Enfin concernant les risques de recours potentiels de la part des clubs et l’insécurité juridique pouvant découler d’une telle décision l’argument ne serait pas nécessairement décisif au regard du nombre de recours déjà engagés AVANT cette décision.
La décision du COMEX de la FFF relèvera donc d’un arbitrage entre volonté politique d’affirmation d’une autorité et d’une cohérence globale au sein de l’ensemble de la FFF dont les clubs professionnels font partie, et appréciation des risques indemnitaires pouvant découler d’une telle décision si elle devait être par la suite annulée.
En effet à supposer que la FFF décide de réformer la décision de la LFP en maintenant la Ligue 2 à 20 clubs cette décision fera sans nul doute l’objet d’un recours.
Soit par la LFP (dont il sera interessant de voir si une même majorité se dégage pour contester la décision de la FFF que pour voter le passage à 22 clubs), soit par les clubs d’Orléans et du Mans qui se trouveraient alors lésés par la décision de la FFF.
Dans cette hypothèse il appartiendrait aux juridictions administratives d’apprécier dans un premier temps si il existe un doute sérieux sur la légalité de la décision contestée.
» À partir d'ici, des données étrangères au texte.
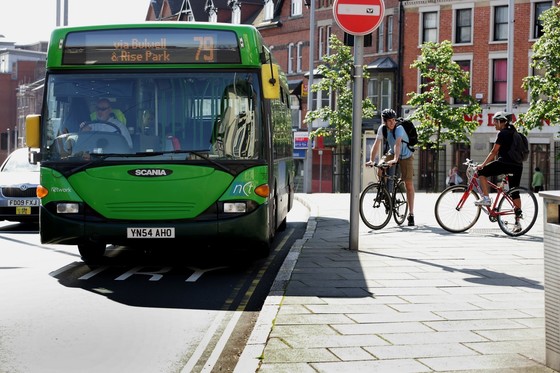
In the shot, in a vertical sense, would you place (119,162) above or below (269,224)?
above

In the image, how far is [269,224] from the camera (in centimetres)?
1198

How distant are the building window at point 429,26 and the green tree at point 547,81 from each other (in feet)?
59.3

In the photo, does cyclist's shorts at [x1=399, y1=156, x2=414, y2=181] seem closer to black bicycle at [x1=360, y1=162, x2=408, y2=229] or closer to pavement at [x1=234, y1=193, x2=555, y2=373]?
black bicycle at [x1=360, y1=162, x2=408, y2=229]

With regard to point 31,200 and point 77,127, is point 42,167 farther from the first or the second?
point 31,200

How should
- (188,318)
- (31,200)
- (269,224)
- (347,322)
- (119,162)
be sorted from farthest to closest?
1. (31,200)
2. (269,224)
3. (119,162)
4. (188,318)
5. (347,322)

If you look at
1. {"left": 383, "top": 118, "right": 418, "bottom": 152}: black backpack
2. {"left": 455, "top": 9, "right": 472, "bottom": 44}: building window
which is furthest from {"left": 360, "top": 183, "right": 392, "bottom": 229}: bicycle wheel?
{"left": 455, "top": 9, "right": 472, "bottom": 44}: building window

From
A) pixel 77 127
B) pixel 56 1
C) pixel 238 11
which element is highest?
pixel 238 11

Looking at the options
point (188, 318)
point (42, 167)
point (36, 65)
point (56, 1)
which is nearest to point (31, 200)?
point (42, 167)

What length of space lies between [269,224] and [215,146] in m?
1.22

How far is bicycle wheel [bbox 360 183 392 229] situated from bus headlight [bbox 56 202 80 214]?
19.2ft

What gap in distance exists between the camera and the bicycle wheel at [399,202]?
1625 centimetres

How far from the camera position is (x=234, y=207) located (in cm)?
1126

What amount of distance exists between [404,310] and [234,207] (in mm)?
3425

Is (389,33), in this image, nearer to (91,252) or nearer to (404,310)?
(91,252)
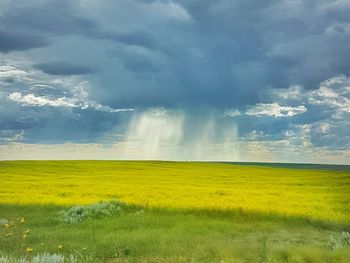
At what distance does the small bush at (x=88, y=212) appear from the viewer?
22078 mm

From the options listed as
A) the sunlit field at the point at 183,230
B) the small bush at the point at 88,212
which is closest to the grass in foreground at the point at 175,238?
the sunlit field at the point at 183,230

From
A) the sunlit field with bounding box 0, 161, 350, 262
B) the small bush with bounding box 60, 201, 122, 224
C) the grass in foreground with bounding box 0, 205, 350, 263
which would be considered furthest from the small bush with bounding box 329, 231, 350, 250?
the small bush with bounding box 60, 201, 122, 224

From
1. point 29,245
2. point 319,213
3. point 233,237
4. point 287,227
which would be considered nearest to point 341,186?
point 319,213

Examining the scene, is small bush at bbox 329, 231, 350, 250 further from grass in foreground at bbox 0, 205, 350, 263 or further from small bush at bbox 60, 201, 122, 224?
small bush at bbox 60, 201, 122, 224

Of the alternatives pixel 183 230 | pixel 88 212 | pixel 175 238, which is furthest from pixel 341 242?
pixel 88 212

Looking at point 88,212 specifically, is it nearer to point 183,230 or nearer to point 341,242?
point 183,230

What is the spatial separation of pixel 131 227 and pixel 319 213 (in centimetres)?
1075

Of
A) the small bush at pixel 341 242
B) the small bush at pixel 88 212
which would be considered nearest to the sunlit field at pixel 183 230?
the small bush at pixel 341 242

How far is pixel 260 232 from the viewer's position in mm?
19000

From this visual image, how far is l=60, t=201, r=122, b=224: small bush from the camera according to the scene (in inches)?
869

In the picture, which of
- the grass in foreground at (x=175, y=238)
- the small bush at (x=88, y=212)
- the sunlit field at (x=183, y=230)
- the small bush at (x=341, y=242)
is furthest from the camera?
the small bush at (x=88, y=212)

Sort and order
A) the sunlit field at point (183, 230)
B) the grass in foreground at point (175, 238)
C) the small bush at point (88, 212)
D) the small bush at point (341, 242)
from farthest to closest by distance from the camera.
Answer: the small bush at point (88, 212), the small bush at point (341, 242), the sunlit field at point (183, 230), the grass in foreground at point (175, 238)

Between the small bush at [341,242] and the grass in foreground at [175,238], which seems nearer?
the grass in foreground at [175,238]

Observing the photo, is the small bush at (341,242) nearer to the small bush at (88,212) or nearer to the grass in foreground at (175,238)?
the grass in foreground at (175,238)
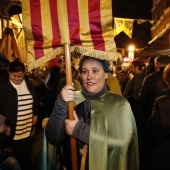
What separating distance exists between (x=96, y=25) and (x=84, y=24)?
11 centimetres

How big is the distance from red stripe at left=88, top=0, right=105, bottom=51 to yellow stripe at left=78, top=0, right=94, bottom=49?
0.03 meters

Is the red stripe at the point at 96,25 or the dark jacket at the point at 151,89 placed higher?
the red stripe at the point at 96,25

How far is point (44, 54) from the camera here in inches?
91.4

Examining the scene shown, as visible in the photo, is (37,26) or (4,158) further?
(4,158)

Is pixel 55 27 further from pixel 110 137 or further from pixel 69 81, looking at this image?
pixel 110 137

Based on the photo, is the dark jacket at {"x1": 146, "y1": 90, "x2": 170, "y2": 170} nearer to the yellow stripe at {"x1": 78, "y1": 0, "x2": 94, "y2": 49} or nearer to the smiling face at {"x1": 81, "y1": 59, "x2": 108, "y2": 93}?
the smiling face at {"x1": 81, "y1": 59, "x2": 108, "y2": 93}

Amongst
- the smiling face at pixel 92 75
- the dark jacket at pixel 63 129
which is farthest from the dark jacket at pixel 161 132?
the smiling face at pixel 92 75

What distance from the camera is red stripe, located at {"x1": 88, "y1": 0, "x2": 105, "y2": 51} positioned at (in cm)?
224

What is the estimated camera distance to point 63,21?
7.37 feet

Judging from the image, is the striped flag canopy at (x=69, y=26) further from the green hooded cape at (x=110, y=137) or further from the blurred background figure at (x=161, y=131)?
the blurred background figure at (x=161, y=131)

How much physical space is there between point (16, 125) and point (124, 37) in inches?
475

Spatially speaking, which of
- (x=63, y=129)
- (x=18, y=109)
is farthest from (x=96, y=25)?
(x=18, y=109)

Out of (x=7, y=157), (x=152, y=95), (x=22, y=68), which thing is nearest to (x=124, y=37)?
(x=152, y=95)

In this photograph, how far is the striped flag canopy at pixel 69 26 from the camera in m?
2.25
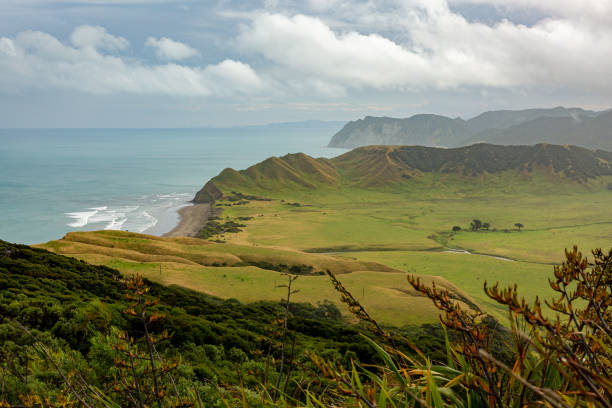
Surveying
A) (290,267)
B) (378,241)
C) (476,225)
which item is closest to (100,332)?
(290,267)

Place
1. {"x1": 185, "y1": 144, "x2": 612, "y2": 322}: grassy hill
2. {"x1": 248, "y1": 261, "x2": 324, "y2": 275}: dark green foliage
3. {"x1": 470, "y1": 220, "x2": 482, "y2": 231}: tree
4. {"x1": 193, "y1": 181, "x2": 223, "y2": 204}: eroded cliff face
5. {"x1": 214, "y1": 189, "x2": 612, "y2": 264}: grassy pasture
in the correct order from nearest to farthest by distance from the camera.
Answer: {"x1": 248, "y1": 261, "x2": 324, "y2": 275}: dark green foliage, {"x1": 185, "y1": 144, "x2": 612, "y2": 322}: grassy hill, {"x1": 214, "y1": 189, "x2": 612, "y2": 264}: grassy pasture, {"x1": 470, "y1": 220, "x2": 482, "y2": 231}: tree, {"x1": 193, "y1": 181, "x2": 223, "y2": 204}: eroded cliff face

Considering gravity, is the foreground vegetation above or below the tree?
above

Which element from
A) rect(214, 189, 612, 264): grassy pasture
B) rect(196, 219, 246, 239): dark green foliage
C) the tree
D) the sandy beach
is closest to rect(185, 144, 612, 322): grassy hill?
rect(214, 189, 612, 264): grassy pasture

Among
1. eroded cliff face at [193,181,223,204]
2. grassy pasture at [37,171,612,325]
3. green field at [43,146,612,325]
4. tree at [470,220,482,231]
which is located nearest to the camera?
grassy pasture at [37,171,612,325]

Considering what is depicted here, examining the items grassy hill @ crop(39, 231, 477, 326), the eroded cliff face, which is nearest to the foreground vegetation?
grassy hill @ crop(39, 231, 477, 326)

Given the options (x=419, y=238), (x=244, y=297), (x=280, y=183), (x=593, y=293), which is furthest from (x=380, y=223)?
(x=593, y=293)

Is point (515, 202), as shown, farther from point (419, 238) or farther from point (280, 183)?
point (280, 183)

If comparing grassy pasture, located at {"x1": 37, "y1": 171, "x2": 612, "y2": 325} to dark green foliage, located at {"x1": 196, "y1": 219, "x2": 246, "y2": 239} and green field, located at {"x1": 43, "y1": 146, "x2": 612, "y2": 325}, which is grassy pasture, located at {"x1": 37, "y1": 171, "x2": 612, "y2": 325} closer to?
green field, located at {"x1": 43, "y1": 146, "x2": 612, "y2": 325}

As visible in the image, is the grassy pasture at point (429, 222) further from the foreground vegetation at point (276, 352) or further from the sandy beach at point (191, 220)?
the foreground vegetation at point (276, 352)

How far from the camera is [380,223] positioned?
5020 inches

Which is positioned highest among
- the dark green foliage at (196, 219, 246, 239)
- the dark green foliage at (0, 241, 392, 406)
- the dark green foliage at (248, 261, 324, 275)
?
the dark green foliage at (0, 241, 392, 406)

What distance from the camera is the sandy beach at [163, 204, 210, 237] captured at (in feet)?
339

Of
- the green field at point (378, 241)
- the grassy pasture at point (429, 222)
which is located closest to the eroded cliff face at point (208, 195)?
the green field at point (378, 241)

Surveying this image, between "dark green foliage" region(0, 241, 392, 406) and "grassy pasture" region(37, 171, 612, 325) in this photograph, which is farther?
"grassy pasture" region(37, 171, 612, 325)
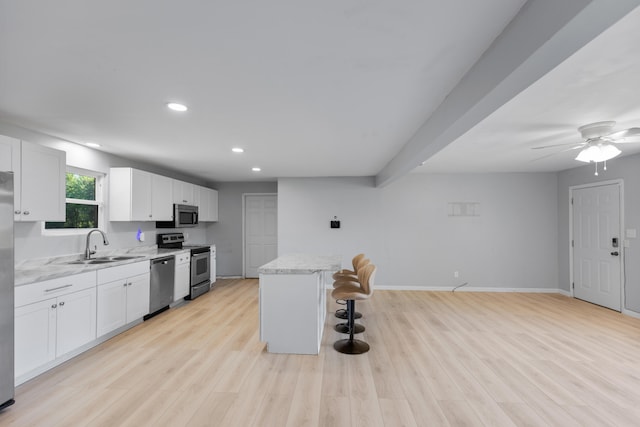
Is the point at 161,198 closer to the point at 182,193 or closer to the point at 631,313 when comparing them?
the point at 182,193

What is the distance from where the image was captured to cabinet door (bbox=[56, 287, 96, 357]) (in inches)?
106

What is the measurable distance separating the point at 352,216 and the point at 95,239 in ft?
13.9

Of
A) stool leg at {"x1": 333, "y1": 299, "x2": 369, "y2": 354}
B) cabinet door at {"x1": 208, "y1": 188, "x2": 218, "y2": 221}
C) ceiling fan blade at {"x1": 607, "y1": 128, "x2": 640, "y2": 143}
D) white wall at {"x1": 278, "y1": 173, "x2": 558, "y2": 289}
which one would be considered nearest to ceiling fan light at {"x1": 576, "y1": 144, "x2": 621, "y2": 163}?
ceiling fan blade at {"x1": 607, "y1": 128, "x2": 640, "y2": 143}

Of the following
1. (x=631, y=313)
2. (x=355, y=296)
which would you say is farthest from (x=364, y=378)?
(x=631, y=313)

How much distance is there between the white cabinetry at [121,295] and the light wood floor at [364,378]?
197mm

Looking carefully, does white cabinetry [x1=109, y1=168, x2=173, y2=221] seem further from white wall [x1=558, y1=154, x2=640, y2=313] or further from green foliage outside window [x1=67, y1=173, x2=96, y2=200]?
white wall [x1=558, y1=154, x2=640, y2=313]

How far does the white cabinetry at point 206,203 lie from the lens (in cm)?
599

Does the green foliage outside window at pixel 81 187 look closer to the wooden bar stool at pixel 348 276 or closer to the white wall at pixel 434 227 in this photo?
the white wall at pixel 434 227

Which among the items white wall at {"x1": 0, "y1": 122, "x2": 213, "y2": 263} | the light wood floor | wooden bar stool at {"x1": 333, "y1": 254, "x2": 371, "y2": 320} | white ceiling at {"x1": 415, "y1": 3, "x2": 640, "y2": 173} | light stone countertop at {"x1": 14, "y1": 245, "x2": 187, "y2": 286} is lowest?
the light wood floor

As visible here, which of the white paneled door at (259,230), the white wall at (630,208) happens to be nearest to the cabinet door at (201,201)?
the white paneled door at (259,230)

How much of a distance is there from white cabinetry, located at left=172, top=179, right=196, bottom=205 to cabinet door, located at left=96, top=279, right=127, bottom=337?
80.9 inches

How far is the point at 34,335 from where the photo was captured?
2.45 metres

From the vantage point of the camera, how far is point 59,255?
337cm

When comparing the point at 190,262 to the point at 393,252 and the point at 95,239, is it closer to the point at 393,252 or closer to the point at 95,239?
the point at 95,239
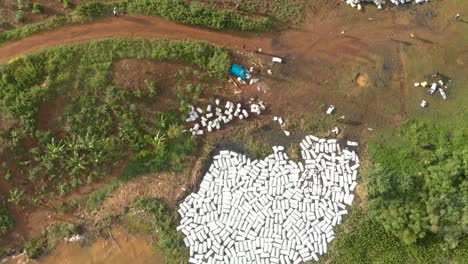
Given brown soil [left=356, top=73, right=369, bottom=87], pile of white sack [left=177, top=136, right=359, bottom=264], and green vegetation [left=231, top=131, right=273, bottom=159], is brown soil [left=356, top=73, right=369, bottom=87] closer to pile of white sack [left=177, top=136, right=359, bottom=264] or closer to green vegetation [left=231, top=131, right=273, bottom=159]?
pile of white sack [left=177, top=136, right=359, bottom=264]

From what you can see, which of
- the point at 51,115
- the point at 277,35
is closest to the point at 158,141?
the point at 51,115

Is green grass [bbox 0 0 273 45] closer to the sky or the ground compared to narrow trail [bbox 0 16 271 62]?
closer to the sky

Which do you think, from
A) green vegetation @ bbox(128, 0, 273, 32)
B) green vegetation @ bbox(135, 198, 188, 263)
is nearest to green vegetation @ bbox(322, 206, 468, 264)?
green vegetation @ bbox(135, 198, 188, 263)

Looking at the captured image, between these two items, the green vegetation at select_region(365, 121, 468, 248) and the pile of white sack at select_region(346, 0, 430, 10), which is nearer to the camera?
the green vegetation at select_region(365, 121, 468, 248)

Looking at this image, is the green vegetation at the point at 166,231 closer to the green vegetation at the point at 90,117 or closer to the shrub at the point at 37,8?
the green vegetation at the point at 90,117

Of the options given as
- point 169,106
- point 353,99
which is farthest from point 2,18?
point 353,99

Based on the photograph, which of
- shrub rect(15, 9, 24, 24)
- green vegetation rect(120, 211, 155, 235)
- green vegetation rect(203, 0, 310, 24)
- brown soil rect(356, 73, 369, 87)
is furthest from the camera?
green vegetation rect(203, 0, 310, 24)

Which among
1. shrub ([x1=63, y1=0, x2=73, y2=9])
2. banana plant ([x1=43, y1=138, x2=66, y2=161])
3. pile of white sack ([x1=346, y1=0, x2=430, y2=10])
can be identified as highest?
pile of white sack ([x1=346, y1=0, x2=430, y2=10])

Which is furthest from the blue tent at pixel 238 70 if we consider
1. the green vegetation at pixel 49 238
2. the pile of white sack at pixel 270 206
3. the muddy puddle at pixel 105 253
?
the green vegetation at pixel 49 238
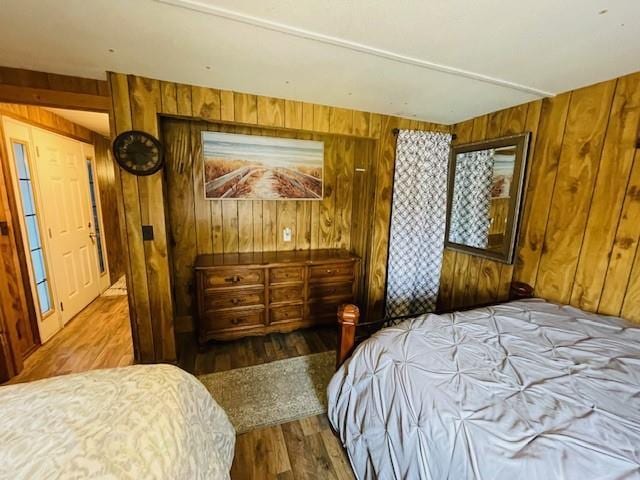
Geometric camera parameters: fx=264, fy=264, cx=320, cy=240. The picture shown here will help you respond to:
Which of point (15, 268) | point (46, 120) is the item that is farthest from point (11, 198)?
point (46, 120)

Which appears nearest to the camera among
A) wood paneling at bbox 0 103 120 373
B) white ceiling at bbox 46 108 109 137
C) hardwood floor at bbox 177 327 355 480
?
hardwood floor at bbox 177 327 355 480

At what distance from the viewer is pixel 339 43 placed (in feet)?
4.48

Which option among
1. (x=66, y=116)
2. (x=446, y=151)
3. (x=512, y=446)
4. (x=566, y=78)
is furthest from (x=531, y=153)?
(x=66, y=116)

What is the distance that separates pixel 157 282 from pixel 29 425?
4.51 ft

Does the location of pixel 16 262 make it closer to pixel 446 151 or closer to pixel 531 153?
pixel 446 151

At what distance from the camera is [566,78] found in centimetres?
168

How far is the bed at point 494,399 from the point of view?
32.6 inches

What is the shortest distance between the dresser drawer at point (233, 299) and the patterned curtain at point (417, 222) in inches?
54.9

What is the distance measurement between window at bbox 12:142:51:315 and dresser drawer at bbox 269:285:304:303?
7.13 feet

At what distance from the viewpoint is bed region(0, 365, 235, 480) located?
0.71 metres

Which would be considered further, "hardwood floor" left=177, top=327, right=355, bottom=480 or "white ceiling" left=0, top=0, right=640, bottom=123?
"hardwood floor" left=177, top=327, right=355, bottom=480

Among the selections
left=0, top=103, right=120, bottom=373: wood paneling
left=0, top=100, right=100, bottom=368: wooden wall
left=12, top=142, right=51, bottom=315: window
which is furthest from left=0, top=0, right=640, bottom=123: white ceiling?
left=12, top=142, right=51, bottom=315: window

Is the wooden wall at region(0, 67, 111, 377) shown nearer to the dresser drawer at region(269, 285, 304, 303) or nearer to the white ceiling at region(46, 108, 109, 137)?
the white ceiling at region(46, 108, 109, 137)

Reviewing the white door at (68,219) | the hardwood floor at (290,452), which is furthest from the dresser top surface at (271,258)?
the white door at (68,219)
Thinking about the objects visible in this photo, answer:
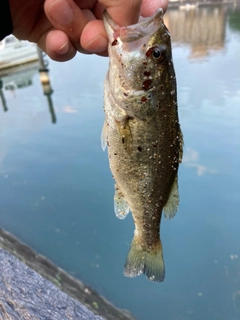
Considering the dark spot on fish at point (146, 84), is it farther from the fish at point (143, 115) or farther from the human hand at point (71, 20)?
the human hand at point (71, 20)

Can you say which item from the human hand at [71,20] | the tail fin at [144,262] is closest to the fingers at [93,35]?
the human hand at [71,20]

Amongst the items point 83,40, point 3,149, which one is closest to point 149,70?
point 83,40

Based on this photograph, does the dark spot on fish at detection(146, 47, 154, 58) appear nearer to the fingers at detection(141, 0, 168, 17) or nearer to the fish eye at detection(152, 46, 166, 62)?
the fish eye at detection(152, 46, 166, 62)

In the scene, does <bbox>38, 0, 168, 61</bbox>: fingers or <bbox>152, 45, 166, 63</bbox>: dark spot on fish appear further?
<bbox>152, 45, 166, 63</bbox>: dark spot on fish

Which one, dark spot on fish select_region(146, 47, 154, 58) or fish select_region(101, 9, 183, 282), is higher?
dark spot on fish select_region(146, 47, 154, 58)

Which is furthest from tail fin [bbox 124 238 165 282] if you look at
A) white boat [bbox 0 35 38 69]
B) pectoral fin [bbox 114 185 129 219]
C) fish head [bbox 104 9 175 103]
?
white boat [bbox 0 35 38 69]

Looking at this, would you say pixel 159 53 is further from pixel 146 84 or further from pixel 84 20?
pixel 84 20

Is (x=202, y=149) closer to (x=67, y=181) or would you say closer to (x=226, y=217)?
(x=226, y=217)

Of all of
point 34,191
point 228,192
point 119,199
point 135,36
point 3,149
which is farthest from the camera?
point 3,149
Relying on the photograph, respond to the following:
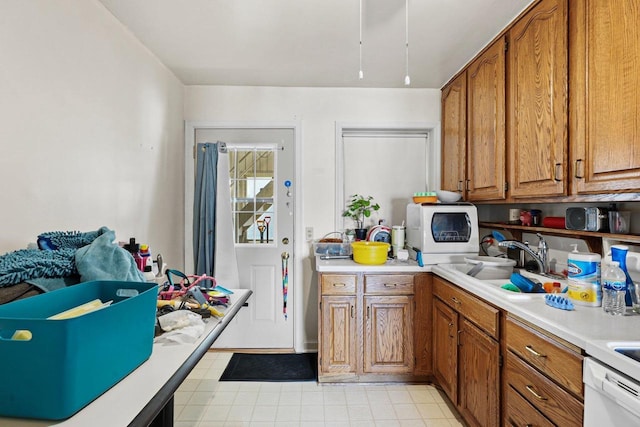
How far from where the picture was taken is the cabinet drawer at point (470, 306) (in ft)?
5.33

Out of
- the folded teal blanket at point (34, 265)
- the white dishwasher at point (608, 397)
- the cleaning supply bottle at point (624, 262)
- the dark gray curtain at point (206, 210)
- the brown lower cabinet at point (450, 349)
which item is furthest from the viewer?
the dark gray curtain at point (206, 210)

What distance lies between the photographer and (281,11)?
1.84 metres

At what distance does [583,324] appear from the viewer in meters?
1.19

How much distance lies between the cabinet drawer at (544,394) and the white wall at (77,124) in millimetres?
2097

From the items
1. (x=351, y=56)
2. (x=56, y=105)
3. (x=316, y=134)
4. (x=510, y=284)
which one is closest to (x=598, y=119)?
(x=510, y=284)

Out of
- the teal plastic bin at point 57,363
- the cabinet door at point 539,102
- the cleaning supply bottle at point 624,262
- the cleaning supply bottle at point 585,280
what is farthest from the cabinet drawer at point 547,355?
the teal plastic bin at point 57,363

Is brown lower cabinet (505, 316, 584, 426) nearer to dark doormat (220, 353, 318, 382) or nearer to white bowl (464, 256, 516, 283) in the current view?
white bowl (464, 256, 516, 283)

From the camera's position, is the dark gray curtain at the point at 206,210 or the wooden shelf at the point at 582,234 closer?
the wooden shelf at the point at 582,234

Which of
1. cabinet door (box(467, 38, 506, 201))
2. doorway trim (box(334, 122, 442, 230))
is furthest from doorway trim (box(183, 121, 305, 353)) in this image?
cabinet door (box(467, 38, 506, 201))

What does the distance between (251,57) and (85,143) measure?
4.17ft

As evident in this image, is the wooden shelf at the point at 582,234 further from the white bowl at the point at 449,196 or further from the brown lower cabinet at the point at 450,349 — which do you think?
the brown lower cabinet at the point at 450,349

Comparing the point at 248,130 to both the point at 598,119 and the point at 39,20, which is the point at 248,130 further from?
the point at 598,119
Au regard des contours incertains de la notion « d’intérêt supérieur du football » il n’est pas absolument certain d’un tel doute sérieux puisse être retenu au stade des référés.
En revanche le risque de fortes condamnations indemnitaires ultérieures est avéré si une décision de justice venait à considérer que l’intérêt supérieur du football ne justifiait pas de remettre en cause la décision de la LFP.
En effet dans cette hypothèse la perte de revenus serait avérée de manière quasi certaine pour les clubs lésés s’agissant d’une décision remettant en cause, sans autre variable d’appréciation, le droit de se maintenir en Ligue 2 et de bénéficier de l’ensemble des ressources économiques liées à la participation à ce championnat professionnel.